Look below for the line with "Dr. Paul Teed" and the line with "WIWU Skin Pro". Copy exactly those two lines and every line between, but not the pictures.

### SUPPLIED DATA:
-- Opening Marker --

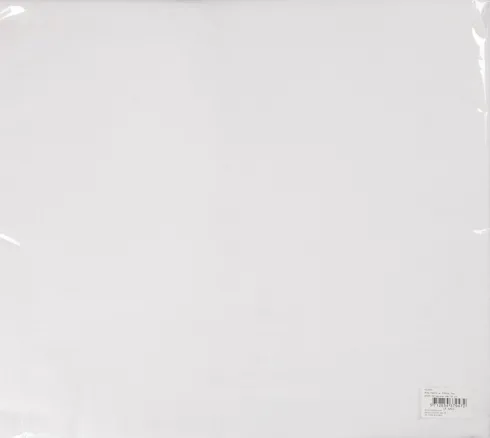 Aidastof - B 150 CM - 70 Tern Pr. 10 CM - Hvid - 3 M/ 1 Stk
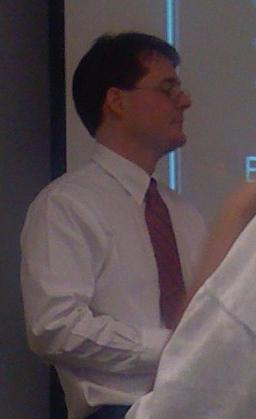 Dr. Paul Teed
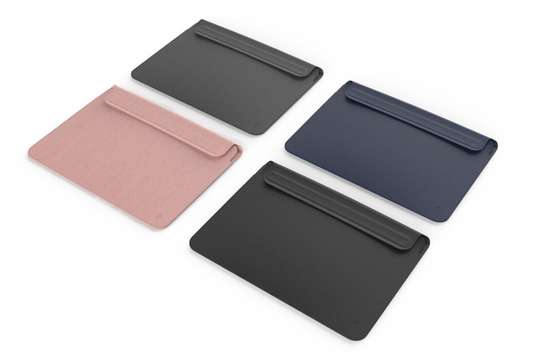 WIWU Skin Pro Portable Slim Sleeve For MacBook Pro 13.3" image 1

-- Closing Marker --
-- Opening Marker --

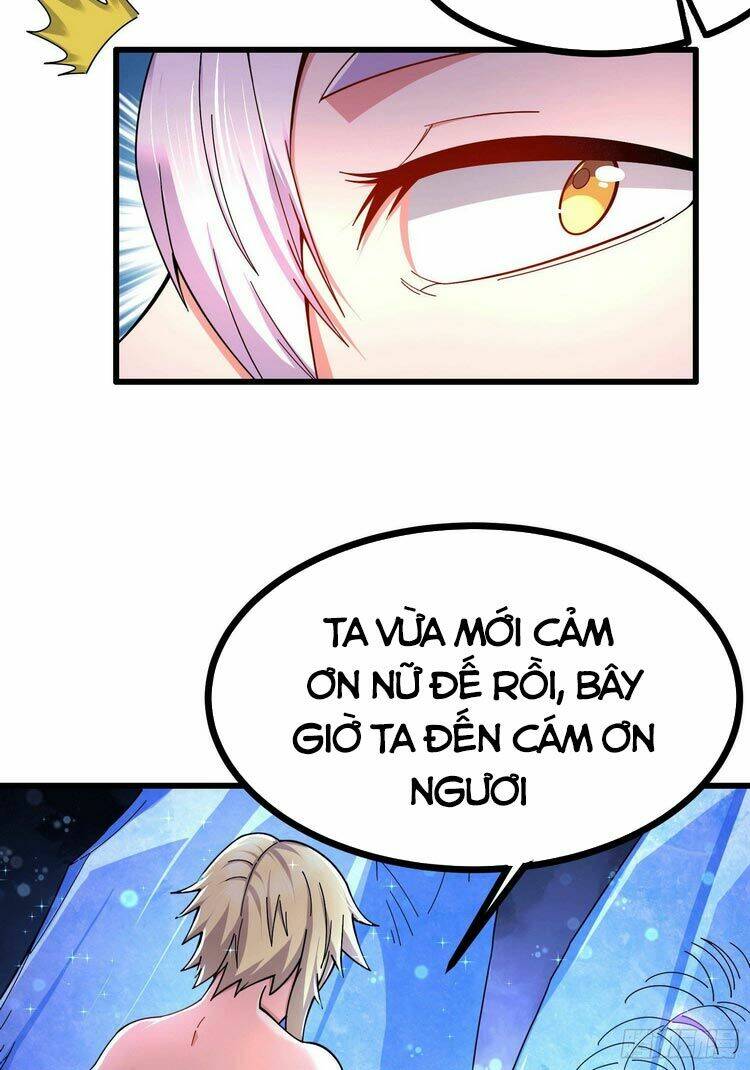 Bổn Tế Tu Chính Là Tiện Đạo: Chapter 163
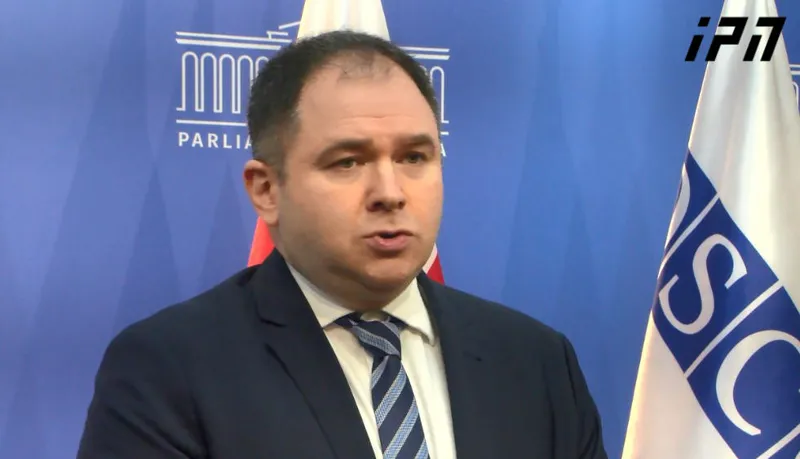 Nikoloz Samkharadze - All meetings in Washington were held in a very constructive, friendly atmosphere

-- Closing Marker --

### RESPONSE BELOW:
 Dr. Paul Teed
 WIWU Skin Pro Portable Slim Sleeve For MacBook Pro 13.3" image 1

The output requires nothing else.